FARGO, N.D. – Seconds after her curling team won the U.S. Olympic trials Saturday night, Jessica Schultz raced up the concrete stairs at Scheels Arena. She didn’t even pause to wipe the tears clouding her eyes as she headed to the section where her parents, Marty and Nancy, watched a nerve-racking 8-7 victory that vaulted Schultz and teammates Erika Brown, Debbie McCormick and Ann Swisshelm into the 2014 Winter Olympics.
Schultz moved from her native Alaska to Minnesota a decade ago to pursue a path as an elite curler. The training and travel required to chase an Olympic berth meant the Minneapolis resident had not seen her parents in 18 months. Their reunion was cause enough for celebration, but they got a huge bonus — and an equally huge hug from their elated daughter — as Schultz and her teammates became the first Americans nominated to the Sochi Games.
Brown, the skip of a team loaded with previous Olympic experience, broke a 7-7 tie with the last rock of the game to defeat a team skipped by Allison Pottinger of Eden Prairie.
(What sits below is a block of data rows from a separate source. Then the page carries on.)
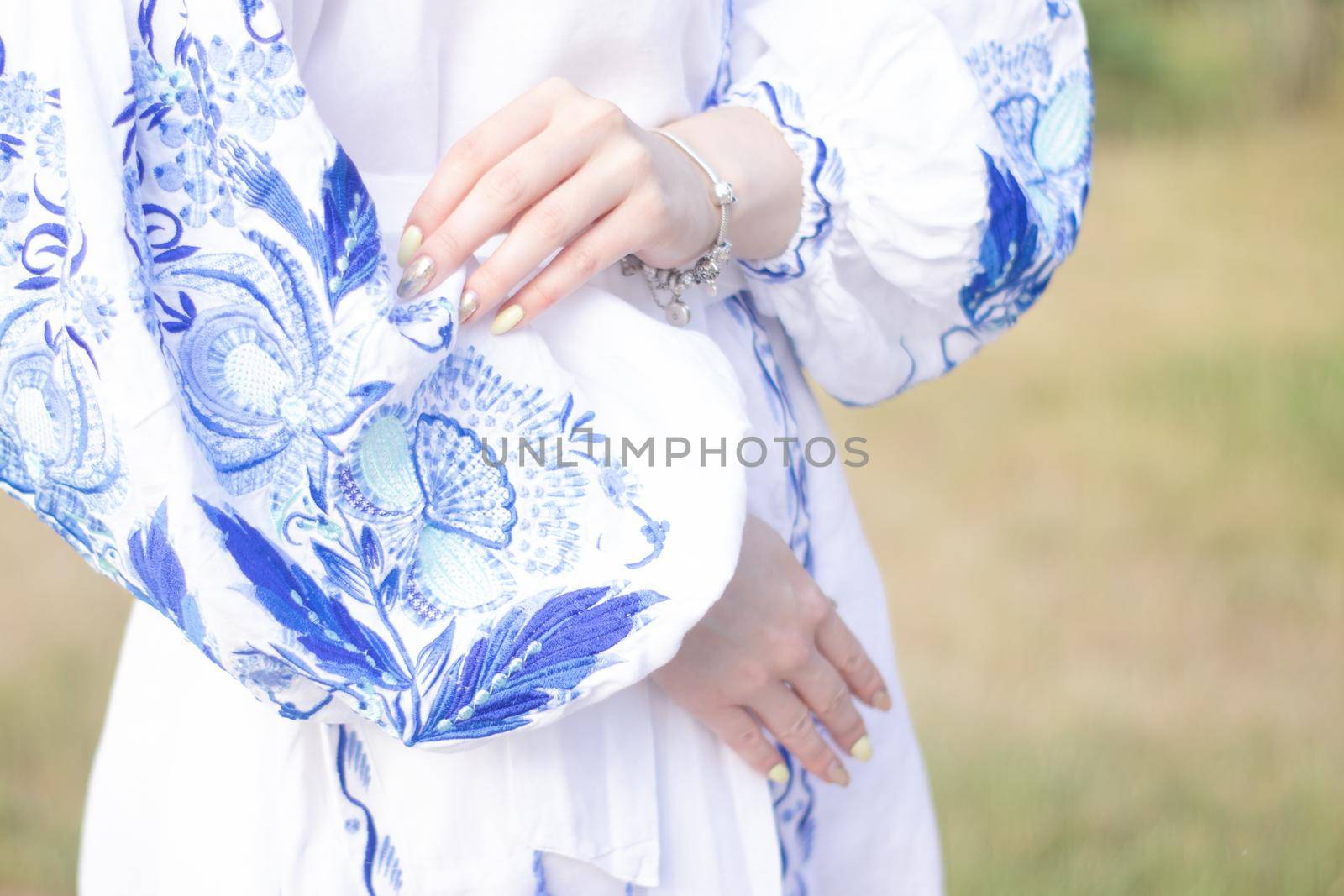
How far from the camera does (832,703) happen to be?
84 cm

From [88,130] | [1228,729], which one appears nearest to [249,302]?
[88,130]

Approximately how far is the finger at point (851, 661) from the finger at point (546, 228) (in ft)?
0.99

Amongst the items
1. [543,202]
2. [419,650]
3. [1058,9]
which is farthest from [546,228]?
[1058,9]

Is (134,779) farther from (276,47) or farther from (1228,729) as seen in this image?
(1228,729)

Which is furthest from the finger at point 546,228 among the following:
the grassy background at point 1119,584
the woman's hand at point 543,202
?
the grassy background at point 1119,584

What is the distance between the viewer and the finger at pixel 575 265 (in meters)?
0.67

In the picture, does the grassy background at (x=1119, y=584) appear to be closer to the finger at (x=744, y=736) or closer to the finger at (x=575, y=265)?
the finger at (x=744, y=736)

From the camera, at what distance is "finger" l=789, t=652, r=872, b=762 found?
0.82 metres

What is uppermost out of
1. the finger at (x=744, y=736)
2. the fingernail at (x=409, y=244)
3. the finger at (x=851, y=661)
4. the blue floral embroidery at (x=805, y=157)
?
the blue floral embroidery at (x=805, y=157)

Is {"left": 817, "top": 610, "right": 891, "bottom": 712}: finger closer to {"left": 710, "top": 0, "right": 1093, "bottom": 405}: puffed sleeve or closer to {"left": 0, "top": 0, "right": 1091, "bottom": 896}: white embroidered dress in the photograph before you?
{"left": 0, "top": 0, "right": 1091, "bottom": 896}: white embroidered dress

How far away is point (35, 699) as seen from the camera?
242 centimetres

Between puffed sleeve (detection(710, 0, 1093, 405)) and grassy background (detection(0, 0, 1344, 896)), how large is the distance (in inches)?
52.0

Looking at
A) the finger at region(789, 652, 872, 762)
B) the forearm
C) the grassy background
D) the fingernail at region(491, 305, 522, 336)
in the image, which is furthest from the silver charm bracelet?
the grassy background

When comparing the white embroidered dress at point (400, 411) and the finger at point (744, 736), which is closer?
the white embroidered dress at point (400, 411)
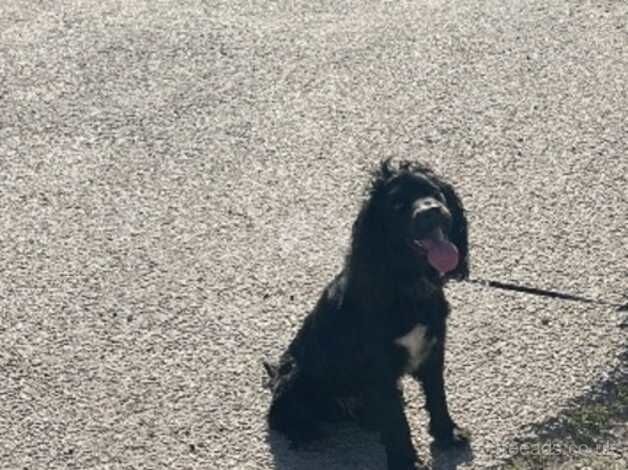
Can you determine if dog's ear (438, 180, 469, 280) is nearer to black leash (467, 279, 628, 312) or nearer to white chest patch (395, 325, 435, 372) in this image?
white chest patch (395, 325, 435, 372)

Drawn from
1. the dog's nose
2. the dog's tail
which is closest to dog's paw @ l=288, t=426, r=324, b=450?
the dog's tail

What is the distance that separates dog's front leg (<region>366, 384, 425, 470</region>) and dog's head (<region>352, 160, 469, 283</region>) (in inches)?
19.5

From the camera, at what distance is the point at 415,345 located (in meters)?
4.96

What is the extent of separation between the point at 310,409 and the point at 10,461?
1308mm

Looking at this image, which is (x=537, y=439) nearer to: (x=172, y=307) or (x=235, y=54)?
(x=172, y=307)

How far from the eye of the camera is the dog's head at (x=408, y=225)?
4.66 metres

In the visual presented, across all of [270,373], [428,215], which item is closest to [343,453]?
[270,373]

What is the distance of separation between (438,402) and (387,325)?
19.8 inches

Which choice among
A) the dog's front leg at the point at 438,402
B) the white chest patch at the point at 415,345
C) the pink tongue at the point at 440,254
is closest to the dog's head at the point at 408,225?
the pink tongue at the point at 440,254

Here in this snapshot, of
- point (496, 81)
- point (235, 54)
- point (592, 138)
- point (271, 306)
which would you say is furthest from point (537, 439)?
point (235, 54)

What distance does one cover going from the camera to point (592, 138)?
26.4 feet

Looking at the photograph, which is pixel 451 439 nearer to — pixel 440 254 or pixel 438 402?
pixel 438 402

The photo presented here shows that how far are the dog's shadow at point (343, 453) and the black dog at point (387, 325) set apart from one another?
0.05 meters

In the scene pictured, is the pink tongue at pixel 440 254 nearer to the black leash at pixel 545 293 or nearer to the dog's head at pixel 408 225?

Brown’s sweep in the best-of-three finals capped an emotional day in Fargo, with more to come before the weekend concludes.
Earlier Saturday, Pete Fenson of Bemidji defeated Duluth’s John Shuster 5-4 to tie their best-of-three men’s final at one game each, forcing a deciding game Sunday.
Pottinger’s team, which lost 7-5 in Friday’s Game 1, included three 2010 Olympians. Schultz said her team — the defending national champions — needed to manage its emotions in a game it knew would be close. Once it was over, however, they let their feelings fly.
“They’re all just very excited and in shock,” Schultz said of a posse of family and friends who saw her earn a second trip to the Olympics. “All the hard work and everything has come together. We were all crying. The emotions just drained through us.
“Our team’s goal was to stay focused on the four of us on the sheet of ice. We knew all the shots we’d be playing we’d played before. Knowing we worked so hard for this moment, our goal was to stay in the moment and keep our nerves calm. Really, just breathe.”
That was not as simple as it sounds in a game that fulfilled three years of hopes and dreams and labor and sweat. Brown was part of the 1998 Olympic team and had fallen short in three tries for a return trip. McCormick was the skip of the 2010 Olympic team; after a poor showing in Vancouver, her three teammates — including Pottinger and Natalie Nicholson of Bemidji — left her to form their own squad.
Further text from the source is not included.